As Hoverson was dealing with his sickness, his brothers were graduating, so the family took a vacation to Aruba. The first couple of days were fine, until he stopped eating and drinking and continued to throw up.
“One day on the beach I actually collapsed,” Hoverson said. “I lost feeling on my whole entire left side. My vision was blurry, and I had to use someone to help guide me around.”
As soon as he got back from his vacation, Hoverson went straight to the doctor and continued to be told he had mononucleosis.
By this time, Hoverson’s mother was angry and decided to take him to the American Family Children’s Hospital in Madison. A two-year resident took one look in his eye and saw that something was wrong. After confirmation from the attending physician, more tests were ordered.
“Once the CAT scan got back, we saw a picture of my brain with a giant tumor in the back of it,” Hoverson said.
Hoverson went into surgery the following day, and the doctors got the whole tumor out. The tumor was sent out for testing, and it came back that it was a life-threatening malignant tumor, an invasive growth that typically stays in the brain and is typically referred to as brain cancer. Hoverson’s oncologist laid out a plan of action. He was to start six weeks of radiation with once a week chemotherapy treatments.

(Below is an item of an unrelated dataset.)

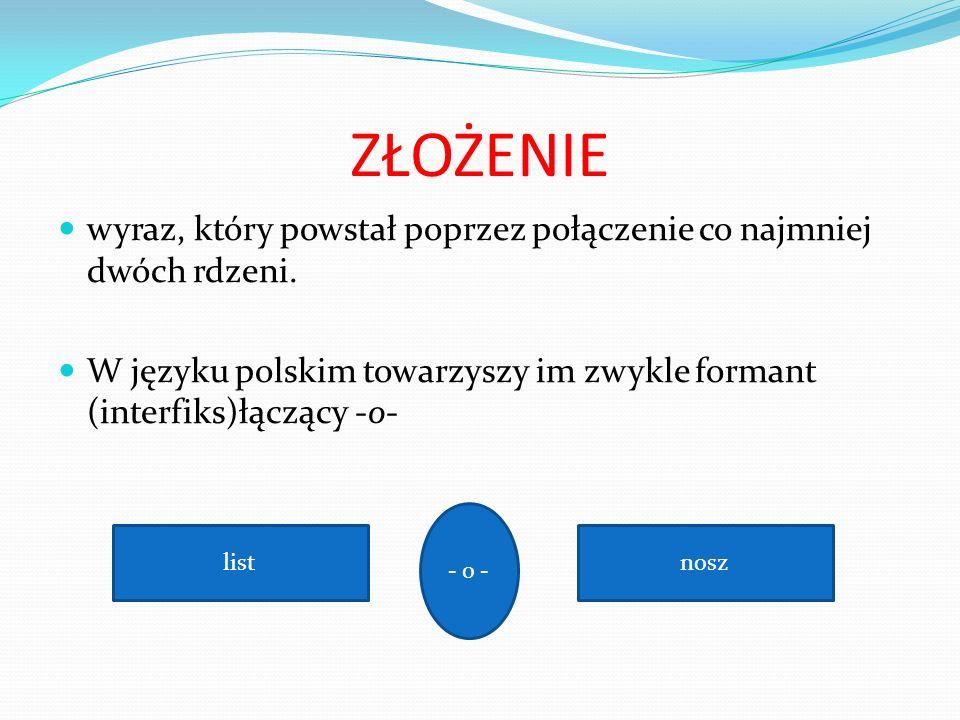 ZŁOŻENIE wyraz, który powstał poprzez połączenie co najmniej dwóch rdzeni. W języku polskim towarzyszy im zwykle formant (interfiks)łączący -o- listno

“One of the chemo drugs that they were giving me actually took most of the vision in my right eye and some in my left.”
The doctors stopped giving him those drugs, but the damage to Hoverson’s vision stuck. That was not the only side effect of the cancer treatment.
“I started out at 220 pounds in February, and by the end of the summer I weighed 140 pounds,” Hoverson said. “I got through all my treatments, everything basically stayed the same and there were no side effects. I’ve been in remission ever since.”
Although Hoverson is doing better now, the journey getting to stable health wasn’t easy. During radiation he would leave school at 11 a.m. every day for treatment.
“It wasn’t fun losing all my hair, I don’t look good bald,” Hoverson said.
After the six weeks of radiation were done, Hoverson had a four-week break and then started nine cycles of chemotherapy.
“Chemo was difficult because you have to take so many pills,” Hoverson said. “People would wake me up at 3 a.m. to take my vitals, and all I wanted to do was sleep.”
Even after remission, Hoverson said the side effects of cancer treatment remain.
“I lost a lot of my taste buds; some foods that I used to like, I don’t anymore,” Hoverson said. “My visual impairment affects me every day also. I don’t see things like everyone else sees things.”